— START SELECTION —

Tried the amazon link - didn't work. How about pay pal?


----------



## Kevin (Oct 4, 2000)

fishfoote, I just tried the Amazon page and it worked. You may have to hit reload or refresh.

Paypal works as well, see the discussion on this page:
Classified Commission Donations


----------



## Steve (Jan 15, 2000)

Try the amazon link again. It just worked for me. It's easier to track our overall progress this way although I WILL provide some totals showing the amount that was contributed via checks as well.


----------



## kbkrause (Feb 12, 2002)

Just submitted my donation...


----------



## Fishfoote (Jan 2, 2001)

Said the recipent was unable to accept payments through the honor system?

Recipient Unable to Receive Payments

--------------------------------------------------------------------------------
We are not able to continue with this transaction because the recipient is unable to receive payments through the Amazon Honor System at this time.
Please try again at a later time.


----------



## bounty hunter (Aug 7, 2002)

We are not able to continue with this transaction because the recipient is unable to receive payments through the Amazon Honor System at this time. what is this about?


----------



## Houghton laker (Jan 5, 2002)

Houghton laker's son:
Hey guys,

How much do you pay for hosting/ how much bandwidth do you use? My friend does some hosting and its darn cheap. http://www.kazsolutions.com

You might want to check it out


----------



## Steve (Jan 15, 2000)

"Up to 35GB monthly transfer " as specified on their website isn't going to get it done. We went through 100Gb last month.


----------



## KrazyKletus (Feb 6, 2002)

The check for $25.00 went out today
Keep up the great work.
This is, by far, the best site for Michigan Sportsmen!


----------

— END SELECTION —
— START DATA SEGMENT —

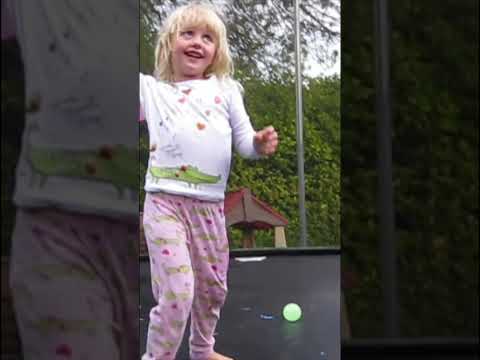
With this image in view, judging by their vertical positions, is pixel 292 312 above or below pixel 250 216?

— END DATA SEGMENT —

◆ **TO BE DONE**:
1. Answer these questions about the donation thread, each on its own line:
(a) Besides the Amazon page, which payment option does Kevin say works as well?
(b) How much data did the site go through last month, according to Steve?
(c) What amount was the check that KrazyKletus says went out today?
2. Revise the donation thread by writing out everything from "Try the amazon" down to "(Feb 12, 2002)" again, with "checks" changed to "money orders".

◆ **TASK-BY-TASK ANSWERS**:
1.
(a) Paypal
(b) 100Gb
(c) $25.00

2.
Try the amazon link again. It just worked for me. It's easier to track our overall progress this way although I WILL provide some totals showing the amount that was contributed via money orders as well.


----------



## kbkrause (Feb 12, 2002)